While his eye liner, doom and gloom Kelowna outlook may be a bit abrasive, more conventional artists agree. Last spring, in an interview for Monday Mag with this reporter, Halifax singer songwriter Joel Plaskett detailed one of his worst gigs in Dreidiger’s former hometown. The lyrics in Plaskett’s beloved singalong "Love This Town," feature his admission that he there’s a “reason why (he) hates,” Kelowna.

Joel was gigging there with his old band, Thrush Hermit, over a decade ago at a dance club called Flashbacks. It wasn't the ideal venue, with its dancefloor acoustics leaving most in the crowd ignoring the performers. After the show a hulking, 250 pound fellow with a backward baseball hat lumbered up and asked Plaskett enthusiastically, "Hey, are you in the band?"

“I said ‘Yes,’” The gangly Plaskett said to Monday Mag of his conversation with the beefy local. “Then the guys’ voice leveled off and he said, ‘You guys really sucked!’ He really outweighed me, what was I going to say to him? 'Ok, sorry we sucked.' By then I was ready to get out of there."

Dreidiger says he isn’t surprised by that yarn.

“There's definitely always been that vibe in Kelowna. But there are a lot of cool people there, too. I'm sure there were people there that night didn't act like assh*les.”

Dreidiger adds that Kelowna’s frat boy demographic may be infamous, but it’s only a segment of the population.

“I remember wanting to go to that (Plaskett) show, but I couldn't because it was at a bar,” says Dreidiger, who was an adolescent at the time.

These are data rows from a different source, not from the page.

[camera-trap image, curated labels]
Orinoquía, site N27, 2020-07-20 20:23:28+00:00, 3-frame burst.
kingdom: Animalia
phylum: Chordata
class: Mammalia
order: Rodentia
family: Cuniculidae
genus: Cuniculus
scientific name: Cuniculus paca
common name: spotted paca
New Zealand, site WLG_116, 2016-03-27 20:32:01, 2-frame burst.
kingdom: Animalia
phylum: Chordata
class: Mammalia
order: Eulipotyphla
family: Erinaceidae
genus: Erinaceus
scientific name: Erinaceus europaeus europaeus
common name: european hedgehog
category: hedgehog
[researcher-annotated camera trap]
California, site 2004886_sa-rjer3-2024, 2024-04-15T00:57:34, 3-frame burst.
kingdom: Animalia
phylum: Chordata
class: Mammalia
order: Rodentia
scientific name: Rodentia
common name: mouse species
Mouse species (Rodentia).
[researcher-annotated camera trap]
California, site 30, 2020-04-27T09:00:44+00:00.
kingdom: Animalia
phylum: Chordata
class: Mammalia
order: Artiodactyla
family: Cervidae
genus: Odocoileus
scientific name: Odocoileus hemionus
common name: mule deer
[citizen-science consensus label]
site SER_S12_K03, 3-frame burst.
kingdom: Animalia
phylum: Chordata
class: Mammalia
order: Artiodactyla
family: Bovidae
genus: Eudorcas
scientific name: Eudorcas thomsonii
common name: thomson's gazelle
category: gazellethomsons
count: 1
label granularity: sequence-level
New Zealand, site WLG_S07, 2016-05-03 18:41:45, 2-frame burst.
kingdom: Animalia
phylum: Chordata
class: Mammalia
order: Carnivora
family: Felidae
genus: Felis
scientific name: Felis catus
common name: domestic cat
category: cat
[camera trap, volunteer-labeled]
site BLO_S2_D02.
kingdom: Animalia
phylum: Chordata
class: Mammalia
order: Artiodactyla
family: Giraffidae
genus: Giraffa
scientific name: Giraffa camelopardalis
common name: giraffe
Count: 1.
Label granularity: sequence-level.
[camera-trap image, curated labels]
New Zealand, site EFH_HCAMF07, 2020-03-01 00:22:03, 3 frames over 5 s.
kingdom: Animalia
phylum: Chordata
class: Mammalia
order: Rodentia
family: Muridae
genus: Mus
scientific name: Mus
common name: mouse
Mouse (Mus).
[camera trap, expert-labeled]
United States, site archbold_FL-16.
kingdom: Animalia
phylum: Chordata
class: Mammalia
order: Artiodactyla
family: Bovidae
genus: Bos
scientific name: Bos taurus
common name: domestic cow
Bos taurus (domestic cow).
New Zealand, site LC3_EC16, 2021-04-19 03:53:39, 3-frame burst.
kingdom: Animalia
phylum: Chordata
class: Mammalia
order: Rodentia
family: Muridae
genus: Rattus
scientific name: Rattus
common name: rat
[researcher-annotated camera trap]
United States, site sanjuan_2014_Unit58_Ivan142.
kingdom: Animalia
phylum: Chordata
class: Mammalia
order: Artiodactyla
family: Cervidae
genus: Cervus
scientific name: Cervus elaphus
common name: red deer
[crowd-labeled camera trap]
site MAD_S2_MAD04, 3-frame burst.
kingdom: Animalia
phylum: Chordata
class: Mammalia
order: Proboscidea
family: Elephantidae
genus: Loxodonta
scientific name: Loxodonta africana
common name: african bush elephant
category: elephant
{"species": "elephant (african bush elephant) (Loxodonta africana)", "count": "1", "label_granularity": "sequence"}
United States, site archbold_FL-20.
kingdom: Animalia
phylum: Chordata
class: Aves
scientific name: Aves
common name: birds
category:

He adds that he, and the music scene that groomed him, grew and continue to grow in ways that are far subtler than they seem. “Joel would have had a much better experience if he'd played an all ages show. There were a lot of really great all ages shows in Kelowna in that era. I saw Kim Mitchell at Flashbacks once and it was pretty amazing.”

 

Ladyhawk plays Club 9ONE9 (919 Douglas), Tuesday, Oct. 16 with Baby Eagle and the Proud Mothers.

Tickets $12 at Lyle's Place and Ditch Records.